Data Breach Survey Intro
DLA Piper’s Cybersecurity and Data Protection Team recently published the GDPR fines and data breach survey: January 2022, looking at key GDPR metrics across the European Economic Area and the UK.
The Survey is available for downloading, along with a recording of a webinar in which members of DLA Piper’s Cybersecurity and Data Protection Team discuss the implications of the Survey in more detail.
The key findings of the Survey include:
- a sevenfold increase in GDPR fines, with just under EUR1.1 billion (AUD1.75 billion) in fines being issued by data protection supervisory authorities in the 12 months commencing on 28 January 2020;
- a year of record breaking fines, including a fine of EUR746 million issued by Luxembourg’s data protection supervisory authority against a US online retailer and e-commerce platform; and
- an 8% increase in the number of data breach notifications, with more than 130,000 personal data breaches notified to regulators, an average of 356 per day.
Australian organisations ought to take note of these trends.

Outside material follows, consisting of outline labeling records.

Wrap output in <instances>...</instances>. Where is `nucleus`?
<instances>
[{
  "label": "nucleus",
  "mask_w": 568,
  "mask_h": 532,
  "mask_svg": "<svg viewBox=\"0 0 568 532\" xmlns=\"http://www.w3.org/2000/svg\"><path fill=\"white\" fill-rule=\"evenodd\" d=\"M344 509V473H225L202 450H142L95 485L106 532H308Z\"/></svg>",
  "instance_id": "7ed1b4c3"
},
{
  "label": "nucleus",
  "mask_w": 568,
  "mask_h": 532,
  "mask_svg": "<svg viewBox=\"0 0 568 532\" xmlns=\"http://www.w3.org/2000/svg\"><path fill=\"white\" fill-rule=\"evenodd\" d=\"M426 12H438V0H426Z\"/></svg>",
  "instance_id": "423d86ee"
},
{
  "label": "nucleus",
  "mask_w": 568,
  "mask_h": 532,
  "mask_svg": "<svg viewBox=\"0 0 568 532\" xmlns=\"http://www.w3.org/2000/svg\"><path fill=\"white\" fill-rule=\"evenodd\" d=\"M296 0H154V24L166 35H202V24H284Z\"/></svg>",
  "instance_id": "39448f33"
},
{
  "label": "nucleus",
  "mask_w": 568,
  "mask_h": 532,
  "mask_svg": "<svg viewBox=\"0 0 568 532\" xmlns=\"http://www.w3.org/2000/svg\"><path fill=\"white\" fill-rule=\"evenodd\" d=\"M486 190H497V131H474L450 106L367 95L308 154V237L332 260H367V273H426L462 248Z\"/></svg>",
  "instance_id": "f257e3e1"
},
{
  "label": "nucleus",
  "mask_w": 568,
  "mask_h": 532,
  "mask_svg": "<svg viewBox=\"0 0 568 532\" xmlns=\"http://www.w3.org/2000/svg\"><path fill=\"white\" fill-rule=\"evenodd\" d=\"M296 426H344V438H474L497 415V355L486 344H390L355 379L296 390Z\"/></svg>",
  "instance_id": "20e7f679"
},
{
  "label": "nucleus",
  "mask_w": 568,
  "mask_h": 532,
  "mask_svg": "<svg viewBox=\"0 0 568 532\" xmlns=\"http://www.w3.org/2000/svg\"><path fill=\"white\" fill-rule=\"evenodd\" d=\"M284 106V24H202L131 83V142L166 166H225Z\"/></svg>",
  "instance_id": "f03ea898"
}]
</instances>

Whilst fines for privacy breaches do not often make headlines in Australia, with the Office of the Australian Information Commissioner (OAIC) generally preferring a more conciliatory approach, there are signs this may be changing.
The draft Privacy Legislation Amendment (Enhancing Online Privacy and Other Measures) Bill 2021 published in September 2021 will, if passed, increase the maximum penalty payable under the Privacy Act 1988 (Cth) from AUD 2.2 million to the greater of AUD10 million, three times the value of the benefit obtained from the relevant conduct or 10% of annual domestic turnover. The delayed Privacy Act review may also result in further changes to the enforcement mechanisms for privacy breaches in Australia, with a direct right of action for individuals and a statutory tort of privacy discussed in the Attorney-General’s Issues Paper.
In what may signal a change of regulatory approach in Australia, the OAIC is currently pursuing Facebook in the Federal Court in respect of the Cambridge Analytica incident. The OAIC is hoping to establish that a separate breach occurred in respect of each of the 311,127 Australian Facebook users affected by this incident, which would increase the quantum of the penalty payable by Facebook to match those attracting headlines under the GDPR.
Regardless of the outcome of the Facebook proceedings, there is likely to be an even greater focus on data breaches and privacy compliance generally throughout 2022. To the extent that any Australian organisations do not currently view compliance with the Privacy Act as a material risk for their business, now is time to re-examine that approach.